The Final Duel (HP SI Draft)
Added 2025-11-18 05:57:31 +0000 UTCHarry Potter
There’s a weird sort of peace that comes when you know you’re about to die.
Not the dying part, obviously, that bit’s bloody terrifying. It’s more like… once you realise there’s no way out, everything else just kind of stops mattering. All the choices, all the panic, all the what ifs—they just fade. Because whatever you do next, you’re still going to end up dead.
It’s almost freeing, in a really messed-up way.
Harry had that thought as he stood in the middle of a dark graveyard, surrounded by thirty Death Eaters and one very smug, very alive Voldemort. His knee hurt from the Acromantula attack in the maze, his wand hand was shaking, and his brain was still trying to catch up with what was happening.
There wasn’t any way out of this. Not this time.
This wasn’t like first year, when he could just touch Quirrell and let mum’s magic finish the job for him. Or second year, when Fawkes had swooped in like some feathery miracle. Or even third year, when everyone thought Sirius was the big bad and it turned out the real villain had been napping in Ron’s pocket for twelve bloody years.

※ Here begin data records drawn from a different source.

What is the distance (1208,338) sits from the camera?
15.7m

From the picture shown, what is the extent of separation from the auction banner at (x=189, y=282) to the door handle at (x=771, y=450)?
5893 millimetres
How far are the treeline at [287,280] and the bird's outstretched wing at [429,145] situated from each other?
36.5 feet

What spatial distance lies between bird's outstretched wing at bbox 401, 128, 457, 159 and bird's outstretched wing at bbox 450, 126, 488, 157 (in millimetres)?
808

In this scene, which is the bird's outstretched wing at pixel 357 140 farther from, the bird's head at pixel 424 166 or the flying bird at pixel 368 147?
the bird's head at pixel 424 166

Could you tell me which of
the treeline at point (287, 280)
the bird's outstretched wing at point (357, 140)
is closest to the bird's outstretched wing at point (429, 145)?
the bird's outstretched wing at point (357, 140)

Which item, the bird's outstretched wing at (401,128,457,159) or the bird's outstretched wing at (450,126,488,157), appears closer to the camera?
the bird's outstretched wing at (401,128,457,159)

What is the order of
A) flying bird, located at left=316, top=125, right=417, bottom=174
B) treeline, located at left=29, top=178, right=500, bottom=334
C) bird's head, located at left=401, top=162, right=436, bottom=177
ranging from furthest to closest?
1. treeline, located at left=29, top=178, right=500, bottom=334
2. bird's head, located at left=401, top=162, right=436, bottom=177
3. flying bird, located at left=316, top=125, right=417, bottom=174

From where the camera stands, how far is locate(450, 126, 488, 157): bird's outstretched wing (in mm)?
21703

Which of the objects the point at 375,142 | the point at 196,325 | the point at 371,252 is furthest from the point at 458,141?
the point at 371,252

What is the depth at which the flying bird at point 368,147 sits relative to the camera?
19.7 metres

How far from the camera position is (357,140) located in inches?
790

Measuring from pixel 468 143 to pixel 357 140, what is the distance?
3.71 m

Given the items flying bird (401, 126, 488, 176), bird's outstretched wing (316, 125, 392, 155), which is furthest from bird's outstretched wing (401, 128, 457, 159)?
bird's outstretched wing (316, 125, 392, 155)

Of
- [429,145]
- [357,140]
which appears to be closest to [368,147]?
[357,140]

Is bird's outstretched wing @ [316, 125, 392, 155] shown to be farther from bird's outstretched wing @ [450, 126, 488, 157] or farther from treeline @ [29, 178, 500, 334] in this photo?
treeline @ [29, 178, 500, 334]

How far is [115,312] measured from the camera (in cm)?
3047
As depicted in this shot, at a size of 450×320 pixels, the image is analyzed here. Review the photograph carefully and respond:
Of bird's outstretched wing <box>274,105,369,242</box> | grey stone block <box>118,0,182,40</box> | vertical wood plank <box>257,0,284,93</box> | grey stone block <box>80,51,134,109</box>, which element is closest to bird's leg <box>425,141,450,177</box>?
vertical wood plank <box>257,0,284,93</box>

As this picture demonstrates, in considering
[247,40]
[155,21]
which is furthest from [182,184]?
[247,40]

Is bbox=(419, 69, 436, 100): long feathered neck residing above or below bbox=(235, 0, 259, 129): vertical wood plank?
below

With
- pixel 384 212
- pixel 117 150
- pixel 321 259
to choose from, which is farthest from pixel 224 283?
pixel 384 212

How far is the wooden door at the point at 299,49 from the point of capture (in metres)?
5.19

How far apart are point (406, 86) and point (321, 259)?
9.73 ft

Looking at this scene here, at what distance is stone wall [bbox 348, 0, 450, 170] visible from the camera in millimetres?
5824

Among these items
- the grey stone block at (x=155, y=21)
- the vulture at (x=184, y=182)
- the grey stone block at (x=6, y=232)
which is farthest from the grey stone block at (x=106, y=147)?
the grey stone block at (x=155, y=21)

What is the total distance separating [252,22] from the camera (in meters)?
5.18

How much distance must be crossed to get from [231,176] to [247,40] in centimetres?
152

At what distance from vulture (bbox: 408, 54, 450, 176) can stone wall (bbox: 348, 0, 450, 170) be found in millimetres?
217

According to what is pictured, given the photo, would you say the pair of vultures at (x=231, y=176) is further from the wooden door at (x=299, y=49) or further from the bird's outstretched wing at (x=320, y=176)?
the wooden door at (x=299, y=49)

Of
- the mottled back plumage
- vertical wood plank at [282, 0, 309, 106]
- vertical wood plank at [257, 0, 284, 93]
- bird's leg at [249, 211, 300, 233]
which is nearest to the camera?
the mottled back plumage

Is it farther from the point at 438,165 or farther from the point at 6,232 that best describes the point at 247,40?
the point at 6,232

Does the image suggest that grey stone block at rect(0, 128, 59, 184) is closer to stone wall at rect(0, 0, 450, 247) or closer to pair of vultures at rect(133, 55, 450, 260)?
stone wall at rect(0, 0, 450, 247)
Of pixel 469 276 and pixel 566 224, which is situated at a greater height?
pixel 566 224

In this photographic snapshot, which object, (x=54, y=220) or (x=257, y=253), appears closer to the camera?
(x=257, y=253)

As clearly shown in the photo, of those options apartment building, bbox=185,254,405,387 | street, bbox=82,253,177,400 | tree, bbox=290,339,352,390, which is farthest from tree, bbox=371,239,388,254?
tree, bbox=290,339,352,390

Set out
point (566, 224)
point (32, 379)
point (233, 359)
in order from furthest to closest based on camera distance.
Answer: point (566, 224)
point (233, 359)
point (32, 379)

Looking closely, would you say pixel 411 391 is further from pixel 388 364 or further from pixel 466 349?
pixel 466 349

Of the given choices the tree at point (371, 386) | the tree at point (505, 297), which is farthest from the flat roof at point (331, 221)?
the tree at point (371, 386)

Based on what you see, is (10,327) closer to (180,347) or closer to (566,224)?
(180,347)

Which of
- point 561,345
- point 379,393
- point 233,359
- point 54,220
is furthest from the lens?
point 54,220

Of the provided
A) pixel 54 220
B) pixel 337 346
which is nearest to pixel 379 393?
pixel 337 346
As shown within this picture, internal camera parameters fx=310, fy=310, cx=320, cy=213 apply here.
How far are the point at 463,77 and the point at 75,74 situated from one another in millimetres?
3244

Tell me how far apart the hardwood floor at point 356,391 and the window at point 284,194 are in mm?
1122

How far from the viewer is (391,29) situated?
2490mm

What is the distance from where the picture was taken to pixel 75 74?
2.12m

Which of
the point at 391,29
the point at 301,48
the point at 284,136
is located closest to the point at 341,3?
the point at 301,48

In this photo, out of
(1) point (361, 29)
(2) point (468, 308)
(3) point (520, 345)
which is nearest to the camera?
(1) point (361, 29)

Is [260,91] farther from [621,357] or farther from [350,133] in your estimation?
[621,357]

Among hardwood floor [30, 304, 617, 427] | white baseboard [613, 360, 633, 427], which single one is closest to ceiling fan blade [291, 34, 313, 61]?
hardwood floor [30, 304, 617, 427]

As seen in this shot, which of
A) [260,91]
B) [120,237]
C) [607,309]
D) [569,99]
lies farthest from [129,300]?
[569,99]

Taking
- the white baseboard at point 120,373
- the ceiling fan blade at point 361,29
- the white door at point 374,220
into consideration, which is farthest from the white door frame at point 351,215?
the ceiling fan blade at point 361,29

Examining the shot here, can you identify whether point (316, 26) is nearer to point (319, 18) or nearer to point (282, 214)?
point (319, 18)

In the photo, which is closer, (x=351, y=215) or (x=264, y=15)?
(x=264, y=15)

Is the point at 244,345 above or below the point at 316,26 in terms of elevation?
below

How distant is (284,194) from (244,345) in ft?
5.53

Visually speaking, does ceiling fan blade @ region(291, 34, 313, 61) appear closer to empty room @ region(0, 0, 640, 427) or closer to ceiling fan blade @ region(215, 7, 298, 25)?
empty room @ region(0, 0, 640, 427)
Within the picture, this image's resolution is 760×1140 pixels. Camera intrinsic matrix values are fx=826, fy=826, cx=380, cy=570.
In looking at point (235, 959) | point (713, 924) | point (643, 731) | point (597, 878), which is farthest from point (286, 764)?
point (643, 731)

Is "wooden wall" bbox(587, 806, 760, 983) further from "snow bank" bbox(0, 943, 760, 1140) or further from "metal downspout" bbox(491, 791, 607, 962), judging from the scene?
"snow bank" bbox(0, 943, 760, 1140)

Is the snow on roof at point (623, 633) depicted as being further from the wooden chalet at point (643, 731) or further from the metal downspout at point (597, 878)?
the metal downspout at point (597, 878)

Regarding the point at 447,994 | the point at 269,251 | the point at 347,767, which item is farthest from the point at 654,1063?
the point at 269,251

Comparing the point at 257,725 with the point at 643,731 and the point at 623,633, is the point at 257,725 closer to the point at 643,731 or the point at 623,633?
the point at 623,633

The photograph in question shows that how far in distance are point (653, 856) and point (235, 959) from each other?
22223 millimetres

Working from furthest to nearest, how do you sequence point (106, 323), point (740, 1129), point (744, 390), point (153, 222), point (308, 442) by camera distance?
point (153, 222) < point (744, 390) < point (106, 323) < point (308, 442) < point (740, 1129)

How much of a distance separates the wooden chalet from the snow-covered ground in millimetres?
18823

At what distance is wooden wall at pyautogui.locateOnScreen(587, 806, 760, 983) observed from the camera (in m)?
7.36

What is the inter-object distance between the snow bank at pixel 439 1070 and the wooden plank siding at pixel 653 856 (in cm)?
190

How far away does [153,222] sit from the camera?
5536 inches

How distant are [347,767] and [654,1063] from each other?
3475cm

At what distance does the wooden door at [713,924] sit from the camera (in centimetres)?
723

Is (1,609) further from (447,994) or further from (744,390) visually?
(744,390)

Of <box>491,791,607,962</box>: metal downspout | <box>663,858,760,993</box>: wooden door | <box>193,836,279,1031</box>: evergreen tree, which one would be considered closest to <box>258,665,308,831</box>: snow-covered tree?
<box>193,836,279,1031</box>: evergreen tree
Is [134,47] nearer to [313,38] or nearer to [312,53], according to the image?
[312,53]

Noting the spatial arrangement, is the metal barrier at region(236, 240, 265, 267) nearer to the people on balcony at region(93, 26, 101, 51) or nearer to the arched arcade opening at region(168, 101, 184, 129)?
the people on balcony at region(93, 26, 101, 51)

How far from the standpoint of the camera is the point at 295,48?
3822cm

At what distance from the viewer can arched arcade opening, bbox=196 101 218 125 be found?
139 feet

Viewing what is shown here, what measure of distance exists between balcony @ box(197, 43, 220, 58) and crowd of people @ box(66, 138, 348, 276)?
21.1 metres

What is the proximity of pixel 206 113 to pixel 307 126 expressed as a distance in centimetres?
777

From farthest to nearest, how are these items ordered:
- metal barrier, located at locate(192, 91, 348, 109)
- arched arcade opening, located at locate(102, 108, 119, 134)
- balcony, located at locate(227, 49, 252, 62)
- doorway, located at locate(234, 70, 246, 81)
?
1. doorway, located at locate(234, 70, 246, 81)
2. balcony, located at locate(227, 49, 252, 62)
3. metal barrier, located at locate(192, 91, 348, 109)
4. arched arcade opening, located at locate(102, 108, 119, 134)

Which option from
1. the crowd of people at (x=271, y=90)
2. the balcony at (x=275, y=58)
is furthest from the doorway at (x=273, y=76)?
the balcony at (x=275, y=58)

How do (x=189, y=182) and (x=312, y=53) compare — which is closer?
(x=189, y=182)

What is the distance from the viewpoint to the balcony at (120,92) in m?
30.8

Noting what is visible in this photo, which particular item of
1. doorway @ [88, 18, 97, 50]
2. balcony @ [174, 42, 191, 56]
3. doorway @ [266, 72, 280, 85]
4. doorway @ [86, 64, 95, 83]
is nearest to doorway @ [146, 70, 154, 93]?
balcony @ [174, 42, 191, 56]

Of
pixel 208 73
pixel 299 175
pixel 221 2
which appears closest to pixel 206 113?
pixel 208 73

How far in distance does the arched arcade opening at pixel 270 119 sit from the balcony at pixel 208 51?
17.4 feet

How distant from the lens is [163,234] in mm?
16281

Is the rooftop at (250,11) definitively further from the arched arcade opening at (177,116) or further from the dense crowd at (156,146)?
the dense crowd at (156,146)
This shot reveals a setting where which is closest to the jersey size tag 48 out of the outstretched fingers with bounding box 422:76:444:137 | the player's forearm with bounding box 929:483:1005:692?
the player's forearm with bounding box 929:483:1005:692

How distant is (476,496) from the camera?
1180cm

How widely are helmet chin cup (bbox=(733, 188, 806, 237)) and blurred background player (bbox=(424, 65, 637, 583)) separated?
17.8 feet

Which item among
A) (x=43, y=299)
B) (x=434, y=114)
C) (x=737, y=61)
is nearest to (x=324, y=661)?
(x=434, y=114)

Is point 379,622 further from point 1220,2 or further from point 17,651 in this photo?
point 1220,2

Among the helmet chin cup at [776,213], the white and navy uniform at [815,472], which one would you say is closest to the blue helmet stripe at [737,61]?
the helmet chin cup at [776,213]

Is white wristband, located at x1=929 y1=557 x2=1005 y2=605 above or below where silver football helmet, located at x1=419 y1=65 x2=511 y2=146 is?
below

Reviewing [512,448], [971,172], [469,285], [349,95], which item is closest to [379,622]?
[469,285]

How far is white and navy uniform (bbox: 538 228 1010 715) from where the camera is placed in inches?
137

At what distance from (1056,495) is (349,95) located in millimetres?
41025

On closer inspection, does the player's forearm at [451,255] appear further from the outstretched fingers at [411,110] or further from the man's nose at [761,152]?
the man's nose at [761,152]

No, this time was different. He wasn’t on Hogwarts grounds, there were no professors nearby, and no hidden help. Just him, his wand, and thirty people who’d happily tortured a Muggle family for fun over the summer hols.
He was going to die.
So he figured he might as well do it like his dad; on his feet, wand raised, fighting until the very end.
“You have been taught how to duel, Harry Potter?” Voldemort said softly, red eyes glowing like coals.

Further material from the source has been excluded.